Antonacci was seen leaving the conference room at roughly 1:46 p.m. ET. Surveillance video shows him "staggering as he moved forward until he collapsed to the floor," striking his head on a door frame on the way down, according to investigators.
It was another 24 minutes before anyone was seen coming to his aid.
Glass had stepped out from the conference room and into the hallway to speak with his general counsel when he caught sight of what appeared to be Antonacci's slacks and shoes lying toes-down around a corner, according to his account in the records.
Glass found that Antonacci did not have a pulse and appeared blue in the face, but he began doing chest compressions.
Glass called for Desguin, who left the conference room thinking there was possibly an active shooter on the premises. Desguin un-holstered his gun; those in the conference room started to move under the table.
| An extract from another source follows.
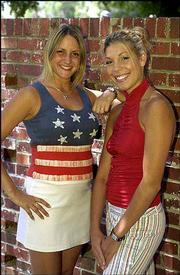 Britches Clothing sales associates Lori Jorgenson, a Kansas University senior from Northbrook, Ill., left, and Andrea Yarbrough, a KU junior from El Dorado, model some patriotic styles from the store at 843 Mass.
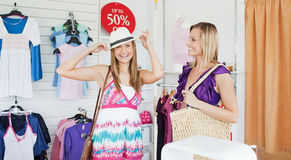Smiling women choosing clothes together Royalty Free Stock Photo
But after assessing the scene, Desguin ordered someone to call 911, tried CPR and retrieved an AED machine and "Ambu Bag," an artificial breathing unit.
Capitol police and EMS staff also tried the AED machine, but the device "never indicated that a shock was advised," investigators said. Antonacci was transported to a local hospital, where he was pronounced dead by medical staff. An autopsy was not performed.
Investigators state clearly in the records that no foul play or suspicious circumstances appeared to be involved.
What has Antonacci's office been investigating?
The Bulldog said it requested the records in February after receiving a tip that Antonacci had died following an argument with DeSantis, but the records contain no mention of the governor.
NPR requested comment from the governor's office but did not receive a response by the time this article was published.
DeSantis established theOffice of Election Crimes and Security with legislative approval in 2022, as former President Donald Trump continued to peddle claims of widespread election fraud.
The governor hand-picked Antonacci, a former election supervisor for Broward County, to head the effort to root out election fraud, even though such fraud is exceedingly rare in the state. DeSantis himself praised Florida's election integrity in 2020.
So far, the office's work appears to have focused on ex-felons who received voter registration cards after a state ballot initiative passed.
Judges have largely dismissed attempts to prosecute these voters, saying the state can't punish people for election fraud after indicating they were eligible to vote.